I love how fancy restaurants often do a nice little smear of some sort of puree on your plate. It’s a simple concept really, just not something I usually think about doing to “switch things up” at home! So, inspired by a recent dinner out, I decided to do a little Sweet Potato Mash under some pork chops. It’s not quite as smooth as what you might find at a restaurant—because we like to keep the skin intact on our potatoes when pureeing them—but it was still the same idea and upped my weeknight dinner game just a little bit. Sometimes all it takes is putting a tiny bit of thought into the presentation of whatever it is you’re making!

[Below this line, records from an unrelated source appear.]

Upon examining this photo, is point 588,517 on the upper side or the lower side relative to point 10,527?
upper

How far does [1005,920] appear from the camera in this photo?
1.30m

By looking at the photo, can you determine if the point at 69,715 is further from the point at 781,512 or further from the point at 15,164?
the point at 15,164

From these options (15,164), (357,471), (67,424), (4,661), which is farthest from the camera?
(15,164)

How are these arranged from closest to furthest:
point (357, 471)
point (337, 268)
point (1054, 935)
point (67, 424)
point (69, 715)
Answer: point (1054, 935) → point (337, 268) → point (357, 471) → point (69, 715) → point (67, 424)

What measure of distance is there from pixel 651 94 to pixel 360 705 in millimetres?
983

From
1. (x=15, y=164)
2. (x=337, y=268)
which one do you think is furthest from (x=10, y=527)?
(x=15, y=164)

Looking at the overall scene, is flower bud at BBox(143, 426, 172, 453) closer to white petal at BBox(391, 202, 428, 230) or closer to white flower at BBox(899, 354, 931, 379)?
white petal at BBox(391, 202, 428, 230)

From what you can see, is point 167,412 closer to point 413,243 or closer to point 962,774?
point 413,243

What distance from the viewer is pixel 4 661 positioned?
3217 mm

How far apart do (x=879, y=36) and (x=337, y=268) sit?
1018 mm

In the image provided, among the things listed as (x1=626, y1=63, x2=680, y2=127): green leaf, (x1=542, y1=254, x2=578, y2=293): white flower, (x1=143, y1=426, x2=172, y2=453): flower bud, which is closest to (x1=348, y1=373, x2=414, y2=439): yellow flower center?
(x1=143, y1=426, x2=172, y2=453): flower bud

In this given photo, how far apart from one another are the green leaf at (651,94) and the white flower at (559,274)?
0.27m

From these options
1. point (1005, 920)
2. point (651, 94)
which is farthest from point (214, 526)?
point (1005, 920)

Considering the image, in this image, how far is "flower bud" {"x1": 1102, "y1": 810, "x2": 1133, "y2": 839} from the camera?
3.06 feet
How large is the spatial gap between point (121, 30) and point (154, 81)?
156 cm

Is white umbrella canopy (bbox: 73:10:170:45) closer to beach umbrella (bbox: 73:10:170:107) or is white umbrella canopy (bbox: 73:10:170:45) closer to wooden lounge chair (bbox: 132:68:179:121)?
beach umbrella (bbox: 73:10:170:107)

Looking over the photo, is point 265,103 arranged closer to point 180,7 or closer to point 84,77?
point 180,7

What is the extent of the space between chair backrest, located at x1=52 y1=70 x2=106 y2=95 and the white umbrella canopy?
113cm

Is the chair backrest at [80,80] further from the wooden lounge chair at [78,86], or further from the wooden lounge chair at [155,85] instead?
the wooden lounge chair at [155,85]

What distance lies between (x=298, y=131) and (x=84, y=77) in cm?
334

For the flavor of this potato mash, I was thinking back to my Chop House days (it’s amazing I am still thinking about that place) where every sweet potato side was topped with a big dollop of their house-made cinnamon brown sugar butter. I subbed maple syrup for the sugar—in keeping with the 100 Days of Real Food rules—but the flavor was very similar and took me back down memory lane! These are also the perfect flavors for the upcoming holidays. You can always stick with the original sweet potato casserole, but why not get a little fancy with this mash recipe!
Three easy steps to make Sweet Potato Mash
- Cook the sweet potatoes: Set a pot of water over high heat to boil. Scrub the outside of the potatoes with water and a bristled brush (no need to peel!). Dice into 1 to 2-inch pieces. Add the potatoes to the water and cook until tender when pierced with a fork, about 15 to 20 minutes.
- Puree: Drain the water and puree the potatoes with an electric mixer or hand masher. Mix in the butter, syrup, and cinnamon until thoroughly combined and smooth, being careful not to overmix.
- Top with Pecans: Add the pecans and serve!